Vacanti begins Chapter 6 reminding the reader that all CFD’s are context specific. Context includes the process being tracked, the capacity of the team, the circumstance influences entry rate and the organization’s ability to absorb change as reflected in the departure rate. The context affects the number of bands, the width of the bands and the slope of the bands. Given that context is important, the purpose of drawing CFDs is less about answering specific questions, but rather a trigger to trigger asking the right questions. Different kinds of problems generate different patterns that can be trigger questions and conversation.
A mismatch between the rate of arrivals and departures generate two different patterns. When arrivals come faster than departures, the top line grows faster than the bottom line (bottom line is done and deployed). Faster arrivals generate higher WIPs. When departures outpace arrivals, the WIP will be reduced. Depending on where you are in the lifecycle of a project or a product these observations will mean different things (context).
CFDs exhibiting flat lines indicate time frames of zero throughputs, zero departures, and zero arrivals. In many organizations, I have seen CFDs exhibit this pattern around the end of the year (our culture of use it or lose it vacations). In this context the pattern is understandable otherwise we need to ask the questions, why isn’t anything getting done and then what can get things moving again.
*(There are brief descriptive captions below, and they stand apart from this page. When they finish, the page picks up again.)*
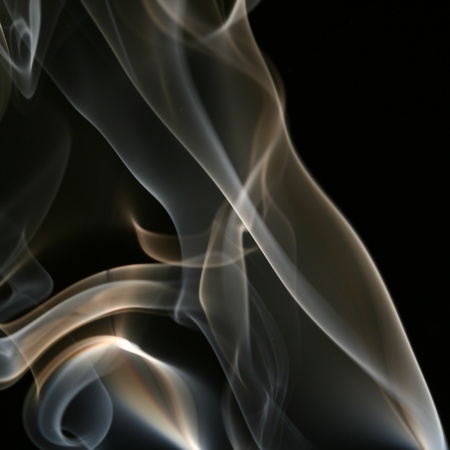 incense sticks: colored smoke abstract background close up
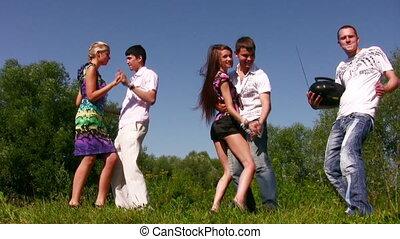 dancing friends on grass
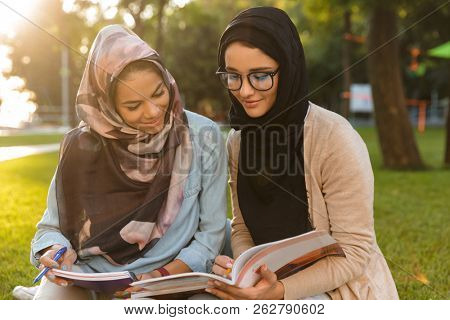 Photo of a happy young arabian women students writing in copybooks in park outdoors.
The stairstep pattern is often indicative of waiting until the of the specific period to deliver and get feedback (mini waterfall?). These patterns suggest questions about whether the team can complete work and get feedback on more on a continual basis. Remember that generating feedback faster will tend to reduce rework, technical debt, and SURPRISES.
Bulging bans are a reflection of something happening in a process step. Asking why things are building up in a step and what can be done to rectify the problem. Bulges almost always cause a problem with predictability. One simple explanation on very lean or teams with high degrees of individual specialization can be vacation or illnesses (this is one reason specialization is often toxic).
Disappearing bands occur when a step has no WIP. This type of pattern can be caused by any number of problems. Vacanti suggests a few: potentially the reporting interval is too long or steps that have overcapacity, excess variability in the flow of work or a step that may not be required in any specific iteration or reporting period. I will suggest another: waterfall processes (this could also cause the stair-step appearance).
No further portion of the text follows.